**What you are asked to do**
Could you return each line from the one bearing "Which reference point" through the last line of the entries, exactly as it stands, with no pictures?

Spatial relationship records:
******************************

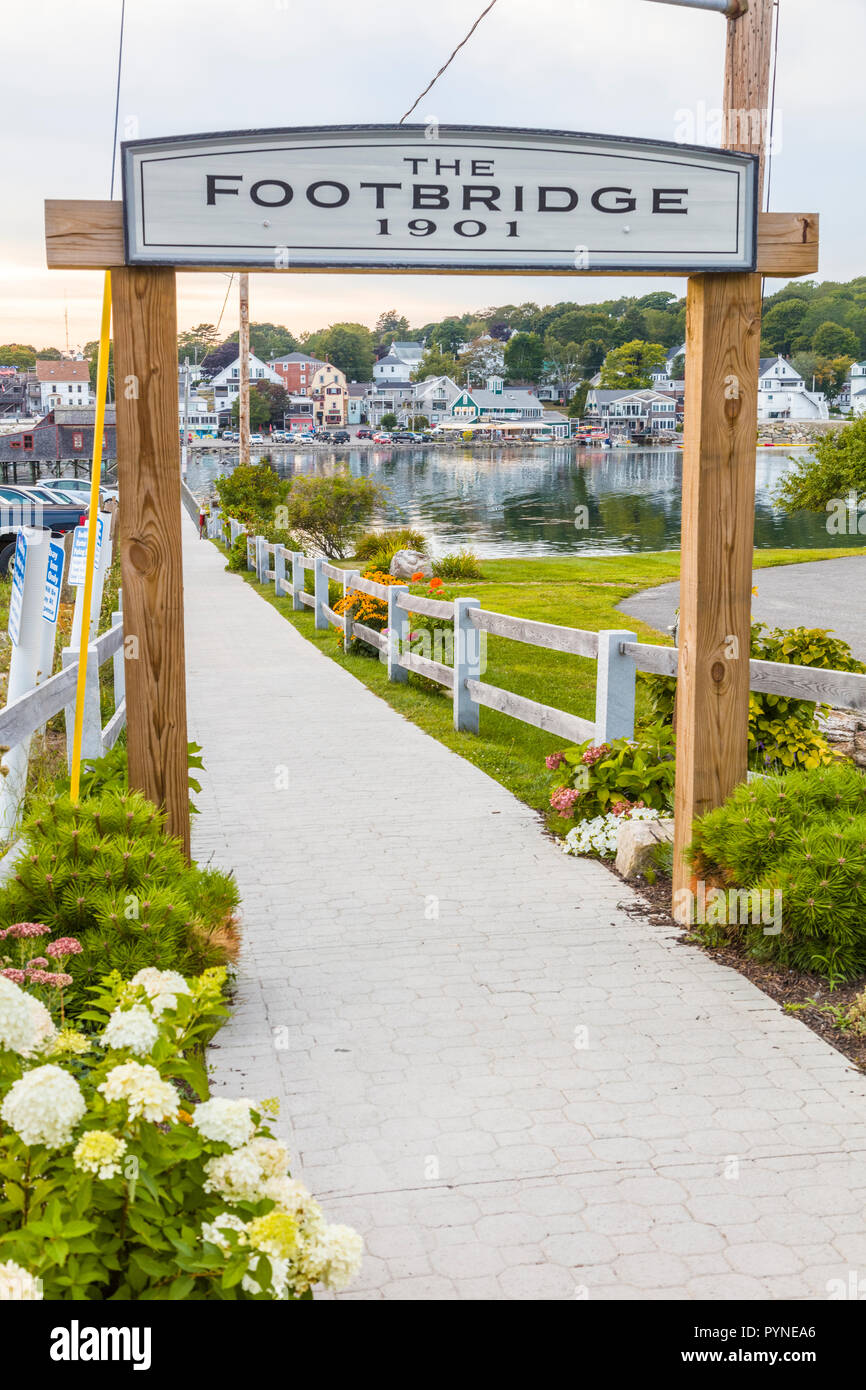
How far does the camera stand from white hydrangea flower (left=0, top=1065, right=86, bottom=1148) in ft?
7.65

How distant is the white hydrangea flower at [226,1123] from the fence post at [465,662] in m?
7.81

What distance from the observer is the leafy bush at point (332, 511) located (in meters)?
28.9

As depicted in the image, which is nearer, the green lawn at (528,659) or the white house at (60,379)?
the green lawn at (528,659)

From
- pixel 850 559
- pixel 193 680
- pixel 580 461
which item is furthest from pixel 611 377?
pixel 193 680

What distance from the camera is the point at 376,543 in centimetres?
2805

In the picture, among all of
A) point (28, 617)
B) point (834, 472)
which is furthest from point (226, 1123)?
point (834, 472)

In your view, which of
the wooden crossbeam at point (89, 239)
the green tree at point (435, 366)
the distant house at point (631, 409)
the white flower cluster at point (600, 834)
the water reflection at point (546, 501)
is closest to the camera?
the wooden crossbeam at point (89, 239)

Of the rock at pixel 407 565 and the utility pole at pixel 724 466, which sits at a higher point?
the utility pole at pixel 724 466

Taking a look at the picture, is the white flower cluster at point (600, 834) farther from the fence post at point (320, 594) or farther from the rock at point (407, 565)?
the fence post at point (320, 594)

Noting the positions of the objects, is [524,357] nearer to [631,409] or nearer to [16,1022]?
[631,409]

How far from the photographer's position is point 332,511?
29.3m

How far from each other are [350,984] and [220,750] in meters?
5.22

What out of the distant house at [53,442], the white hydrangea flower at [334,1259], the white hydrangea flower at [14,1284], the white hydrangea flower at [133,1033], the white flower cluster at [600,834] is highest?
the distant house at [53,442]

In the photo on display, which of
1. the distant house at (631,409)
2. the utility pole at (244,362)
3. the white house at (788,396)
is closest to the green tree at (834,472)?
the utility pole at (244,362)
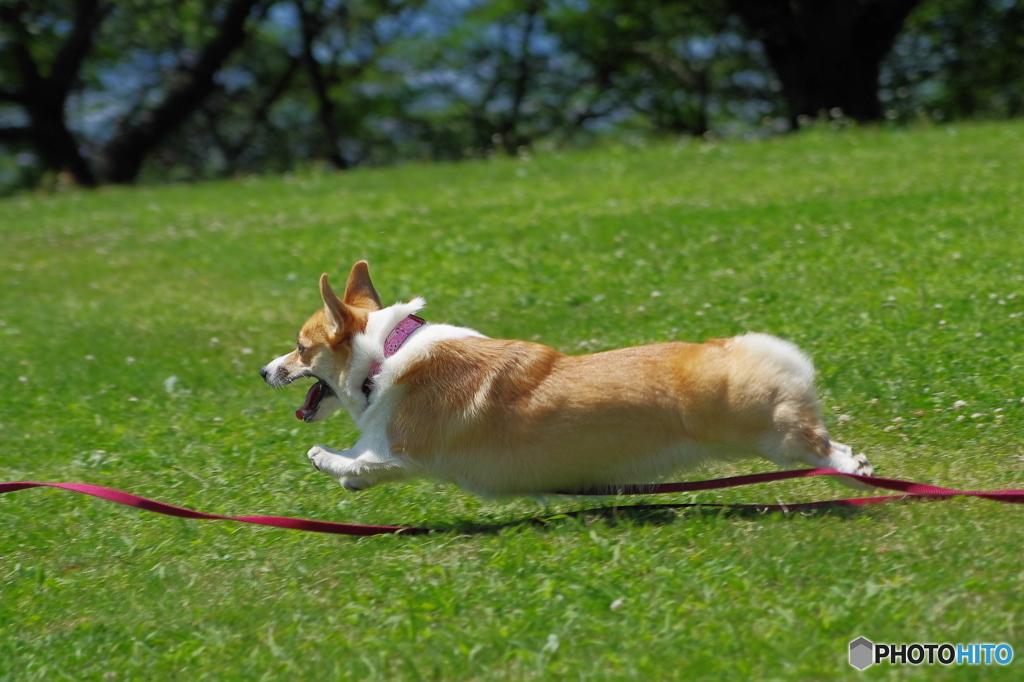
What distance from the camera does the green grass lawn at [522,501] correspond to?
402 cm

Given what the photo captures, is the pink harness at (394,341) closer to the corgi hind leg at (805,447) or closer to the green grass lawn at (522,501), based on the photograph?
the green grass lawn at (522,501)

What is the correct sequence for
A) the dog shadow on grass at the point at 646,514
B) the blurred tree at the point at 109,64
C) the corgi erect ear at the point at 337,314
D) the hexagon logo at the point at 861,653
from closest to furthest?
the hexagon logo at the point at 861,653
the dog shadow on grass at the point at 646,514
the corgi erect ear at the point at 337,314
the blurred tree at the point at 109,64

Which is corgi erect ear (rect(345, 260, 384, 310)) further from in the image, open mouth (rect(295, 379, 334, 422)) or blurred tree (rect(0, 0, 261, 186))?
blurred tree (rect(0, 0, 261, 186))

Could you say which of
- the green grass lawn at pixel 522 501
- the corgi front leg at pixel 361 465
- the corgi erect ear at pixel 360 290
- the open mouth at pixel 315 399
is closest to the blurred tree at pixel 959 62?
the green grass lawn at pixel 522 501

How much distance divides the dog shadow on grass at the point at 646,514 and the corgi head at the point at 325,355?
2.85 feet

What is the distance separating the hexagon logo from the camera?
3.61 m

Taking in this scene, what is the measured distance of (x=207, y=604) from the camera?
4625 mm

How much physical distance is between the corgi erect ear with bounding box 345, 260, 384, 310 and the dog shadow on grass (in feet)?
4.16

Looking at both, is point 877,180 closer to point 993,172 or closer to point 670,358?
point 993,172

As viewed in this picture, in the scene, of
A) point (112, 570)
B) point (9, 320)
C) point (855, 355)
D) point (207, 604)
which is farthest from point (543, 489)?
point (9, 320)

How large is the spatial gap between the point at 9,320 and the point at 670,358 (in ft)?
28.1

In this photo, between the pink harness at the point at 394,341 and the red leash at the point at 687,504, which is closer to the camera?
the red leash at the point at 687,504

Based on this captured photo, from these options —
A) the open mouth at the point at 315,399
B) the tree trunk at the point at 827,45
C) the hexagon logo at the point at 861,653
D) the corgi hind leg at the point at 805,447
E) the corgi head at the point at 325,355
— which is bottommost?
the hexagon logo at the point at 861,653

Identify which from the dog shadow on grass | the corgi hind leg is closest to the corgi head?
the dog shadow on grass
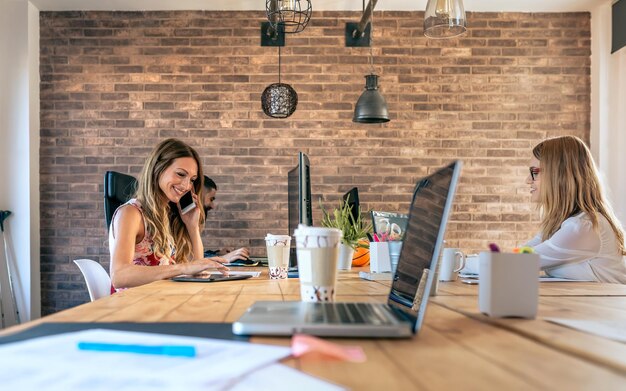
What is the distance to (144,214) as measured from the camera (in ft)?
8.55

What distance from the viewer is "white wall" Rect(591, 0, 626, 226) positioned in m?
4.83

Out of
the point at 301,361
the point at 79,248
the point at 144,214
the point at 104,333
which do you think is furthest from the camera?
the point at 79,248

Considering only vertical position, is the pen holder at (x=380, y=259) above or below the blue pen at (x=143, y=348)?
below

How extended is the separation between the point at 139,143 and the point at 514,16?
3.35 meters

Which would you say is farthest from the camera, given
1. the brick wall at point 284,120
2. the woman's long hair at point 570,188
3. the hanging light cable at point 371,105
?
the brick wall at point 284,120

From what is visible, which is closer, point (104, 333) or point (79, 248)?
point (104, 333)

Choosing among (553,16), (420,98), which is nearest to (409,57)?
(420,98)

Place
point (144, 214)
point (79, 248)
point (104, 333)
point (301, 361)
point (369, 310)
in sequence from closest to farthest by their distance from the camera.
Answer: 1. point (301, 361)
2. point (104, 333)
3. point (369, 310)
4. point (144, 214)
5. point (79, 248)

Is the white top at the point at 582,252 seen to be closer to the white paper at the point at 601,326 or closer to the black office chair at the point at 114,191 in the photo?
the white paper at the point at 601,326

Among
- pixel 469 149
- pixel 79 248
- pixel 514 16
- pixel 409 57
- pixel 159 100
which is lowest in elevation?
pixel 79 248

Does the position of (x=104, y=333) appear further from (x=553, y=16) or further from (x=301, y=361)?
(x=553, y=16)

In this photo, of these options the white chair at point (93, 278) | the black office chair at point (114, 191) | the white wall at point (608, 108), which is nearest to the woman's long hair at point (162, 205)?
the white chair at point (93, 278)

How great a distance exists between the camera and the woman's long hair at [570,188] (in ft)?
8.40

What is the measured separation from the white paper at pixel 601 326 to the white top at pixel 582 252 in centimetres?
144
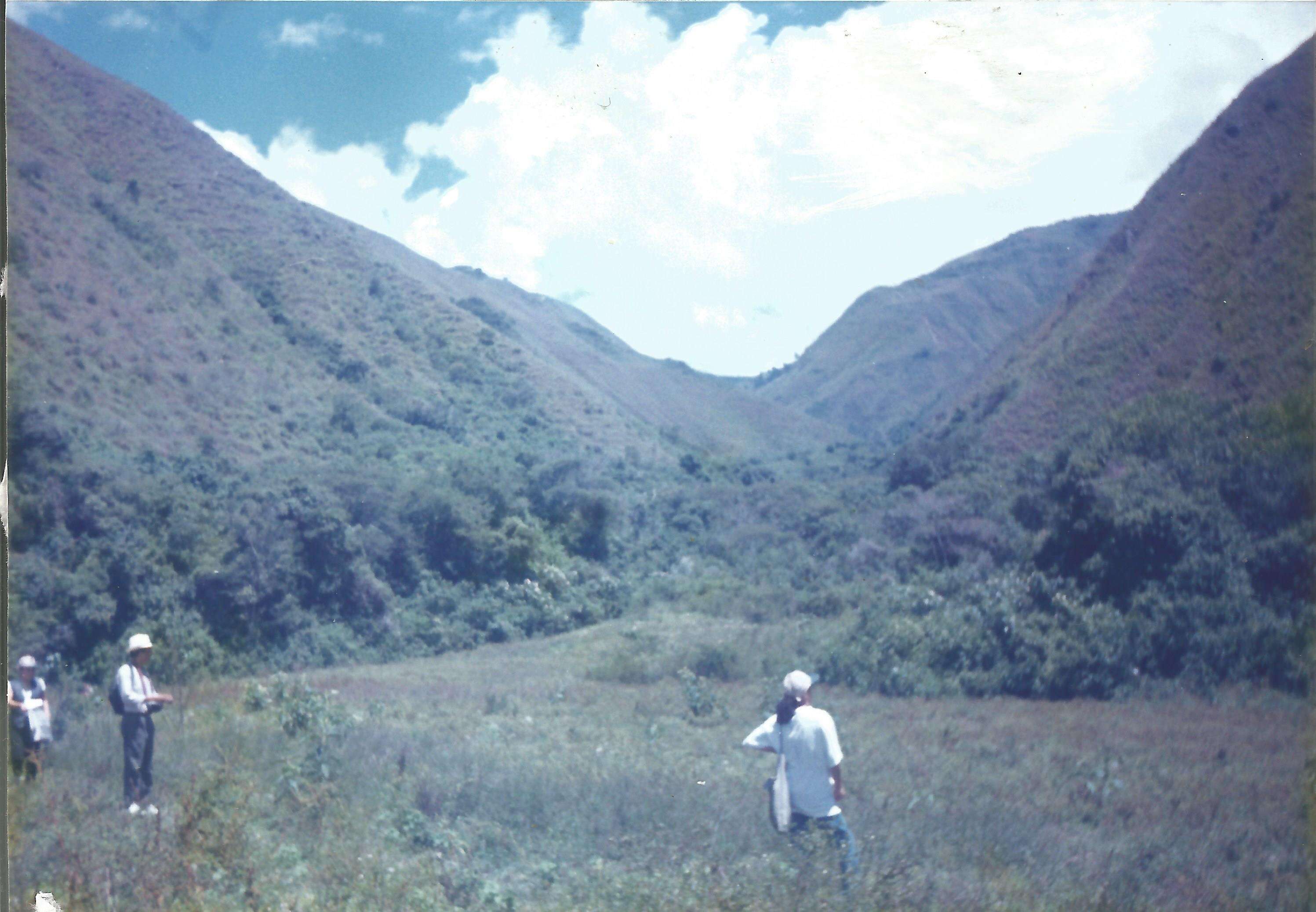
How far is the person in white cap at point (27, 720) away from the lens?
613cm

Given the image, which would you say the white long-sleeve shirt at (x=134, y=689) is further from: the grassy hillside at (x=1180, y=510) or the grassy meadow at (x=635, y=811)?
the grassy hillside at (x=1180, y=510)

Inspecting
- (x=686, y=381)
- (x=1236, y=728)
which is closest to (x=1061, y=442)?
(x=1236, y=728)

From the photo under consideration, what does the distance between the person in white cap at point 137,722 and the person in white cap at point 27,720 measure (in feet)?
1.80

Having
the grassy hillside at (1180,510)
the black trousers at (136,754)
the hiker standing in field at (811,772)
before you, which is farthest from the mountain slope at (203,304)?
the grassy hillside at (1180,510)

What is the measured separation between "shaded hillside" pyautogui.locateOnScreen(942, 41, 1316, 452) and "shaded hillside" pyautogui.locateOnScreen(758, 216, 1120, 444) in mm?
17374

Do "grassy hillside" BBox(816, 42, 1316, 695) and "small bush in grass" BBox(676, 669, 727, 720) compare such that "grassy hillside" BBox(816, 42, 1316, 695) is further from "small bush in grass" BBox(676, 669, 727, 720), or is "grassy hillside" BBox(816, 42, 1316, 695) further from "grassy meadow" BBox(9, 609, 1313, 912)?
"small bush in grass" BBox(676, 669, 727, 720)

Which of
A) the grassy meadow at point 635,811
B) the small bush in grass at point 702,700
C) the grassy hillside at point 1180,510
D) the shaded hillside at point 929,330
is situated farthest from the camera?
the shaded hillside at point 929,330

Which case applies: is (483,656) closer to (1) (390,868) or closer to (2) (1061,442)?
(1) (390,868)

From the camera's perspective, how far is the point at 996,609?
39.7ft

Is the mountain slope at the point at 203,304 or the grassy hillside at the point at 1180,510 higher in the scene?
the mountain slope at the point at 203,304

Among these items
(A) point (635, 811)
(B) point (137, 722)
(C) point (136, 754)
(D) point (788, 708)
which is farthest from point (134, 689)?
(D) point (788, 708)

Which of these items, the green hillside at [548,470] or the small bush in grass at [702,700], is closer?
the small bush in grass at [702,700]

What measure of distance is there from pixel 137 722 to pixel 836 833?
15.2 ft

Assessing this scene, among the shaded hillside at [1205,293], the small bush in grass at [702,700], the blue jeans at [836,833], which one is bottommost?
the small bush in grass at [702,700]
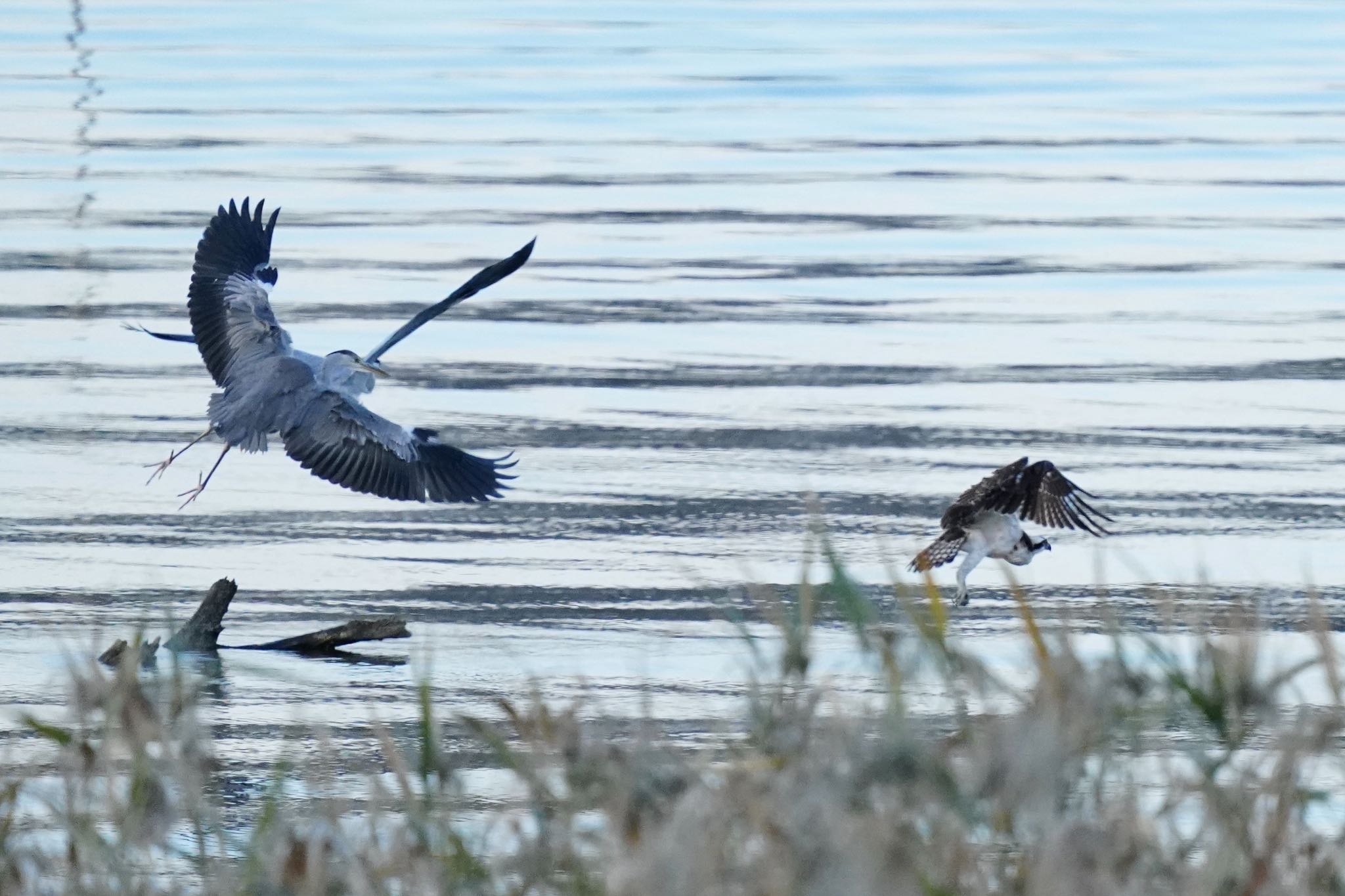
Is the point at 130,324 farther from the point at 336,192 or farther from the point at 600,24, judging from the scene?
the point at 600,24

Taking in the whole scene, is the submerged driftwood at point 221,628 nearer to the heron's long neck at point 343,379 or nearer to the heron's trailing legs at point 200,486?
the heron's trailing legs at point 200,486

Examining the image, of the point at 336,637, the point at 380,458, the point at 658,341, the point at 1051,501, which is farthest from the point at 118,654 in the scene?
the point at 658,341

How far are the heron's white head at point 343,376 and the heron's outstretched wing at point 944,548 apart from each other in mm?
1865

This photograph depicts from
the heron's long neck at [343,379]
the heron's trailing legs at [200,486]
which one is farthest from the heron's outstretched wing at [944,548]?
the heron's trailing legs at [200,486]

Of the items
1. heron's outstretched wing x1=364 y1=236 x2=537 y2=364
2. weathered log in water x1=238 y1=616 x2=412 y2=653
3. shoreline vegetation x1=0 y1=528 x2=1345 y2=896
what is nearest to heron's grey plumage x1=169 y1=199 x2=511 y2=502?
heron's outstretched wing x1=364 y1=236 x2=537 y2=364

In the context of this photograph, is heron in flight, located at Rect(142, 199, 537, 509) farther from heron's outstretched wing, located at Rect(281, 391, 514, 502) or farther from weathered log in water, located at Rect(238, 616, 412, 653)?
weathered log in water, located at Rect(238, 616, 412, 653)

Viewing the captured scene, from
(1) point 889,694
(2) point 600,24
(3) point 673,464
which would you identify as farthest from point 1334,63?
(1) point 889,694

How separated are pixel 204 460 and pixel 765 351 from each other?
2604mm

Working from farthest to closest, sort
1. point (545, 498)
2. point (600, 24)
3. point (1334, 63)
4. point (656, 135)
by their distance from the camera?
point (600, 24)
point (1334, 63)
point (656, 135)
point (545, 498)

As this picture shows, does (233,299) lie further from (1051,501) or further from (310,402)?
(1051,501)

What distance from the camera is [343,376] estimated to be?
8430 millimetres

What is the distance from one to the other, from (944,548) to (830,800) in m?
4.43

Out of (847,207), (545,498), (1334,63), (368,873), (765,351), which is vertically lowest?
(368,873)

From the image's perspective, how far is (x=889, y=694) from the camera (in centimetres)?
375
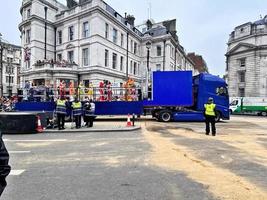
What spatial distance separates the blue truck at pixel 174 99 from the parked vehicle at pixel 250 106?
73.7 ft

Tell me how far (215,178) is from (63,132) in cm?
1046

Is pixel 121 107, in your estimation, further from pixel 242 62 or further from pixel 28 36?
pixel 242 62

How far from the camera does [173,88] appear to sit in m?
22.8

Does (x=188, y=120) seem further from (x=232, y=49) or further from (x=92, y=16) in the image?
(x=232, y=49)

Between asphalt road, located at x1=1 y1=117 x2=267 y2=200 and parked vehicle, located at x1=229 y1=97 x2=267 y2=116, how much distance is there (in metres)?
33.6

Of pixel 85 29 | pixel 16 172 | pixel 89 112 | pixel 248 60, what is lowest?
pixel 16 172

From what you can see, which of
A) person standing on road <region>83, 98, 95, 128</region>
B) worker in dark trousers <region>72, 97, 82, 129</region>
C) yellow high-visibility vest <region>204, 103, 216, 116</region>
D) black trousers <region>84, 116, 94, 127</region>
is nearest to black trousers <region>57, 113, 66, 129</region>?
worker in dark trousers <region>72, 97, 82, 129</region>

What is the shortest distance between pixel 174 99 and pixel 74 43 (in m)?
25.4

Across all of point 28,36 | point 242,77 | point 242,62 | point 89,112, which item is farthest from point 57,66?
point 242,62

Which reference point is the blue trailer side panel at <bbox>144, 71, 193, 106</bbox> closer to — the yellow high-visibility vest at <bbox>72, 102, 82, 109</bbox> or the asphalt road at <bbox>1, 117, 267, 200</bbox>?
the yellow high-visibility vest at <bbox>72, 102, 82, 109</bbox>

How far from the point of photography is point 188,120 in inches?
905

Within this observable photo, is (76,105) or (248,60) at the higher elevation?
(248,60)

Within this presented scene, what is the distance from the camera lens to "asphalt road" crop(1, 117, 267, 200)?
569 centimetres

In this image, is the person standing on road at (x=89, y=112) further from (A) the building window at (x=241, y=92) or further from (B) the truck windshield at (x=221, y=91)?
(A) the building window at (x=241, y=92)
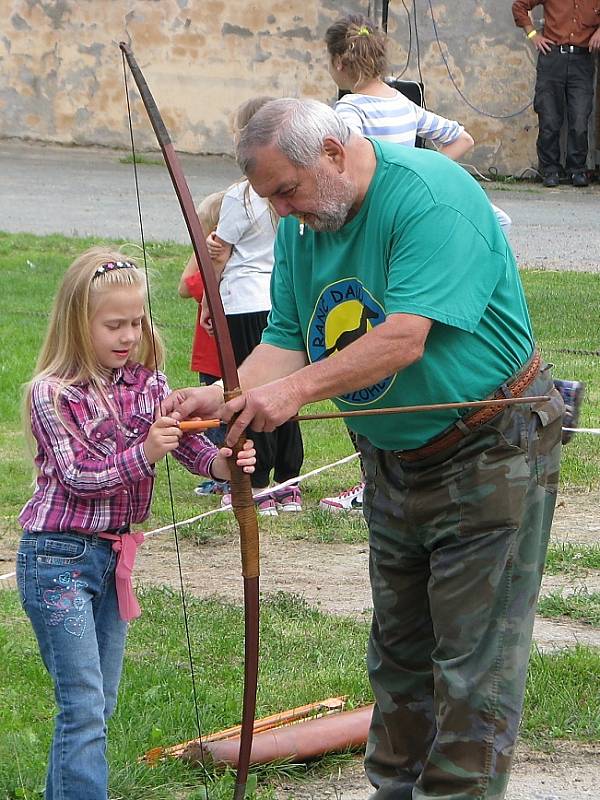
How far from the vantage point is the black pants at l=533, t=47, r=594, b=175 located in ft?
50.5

******************************

**Response**
Which reference point is the blue trailer side panel at <bbox>144, 71, 193, 106</bbox> closer to — the yellow high-visibility vest at <bbox>72, 102, 82, 109</bbox> or the asphalt road at <bbox>1, 117, 267, 200</bbox>?
the yellow high-visibility vest at <bbox>72, 102, 82, 109</bbox>

How far from the point of photography is point 188,120 in inches?
905

Within this observable photo, is (76,105) or (248,60) at the higher elevation?
(248,60)

Within this presented scene, what is the distance from the camera lens to "asphalt road" crop(1, 117, 267, 200)?
569 centimetres

In this image, is the person standing on road at (x=89, y=112) further from (A) the building window at (x=241, y=92) or further from (B) the truck windshield at (x=221, y=91)?
(A) the building window at (x=241, y=92)
How far from the vantage point is the black pants at l=533, t=47, r=594, b=175 located in ft?
50.5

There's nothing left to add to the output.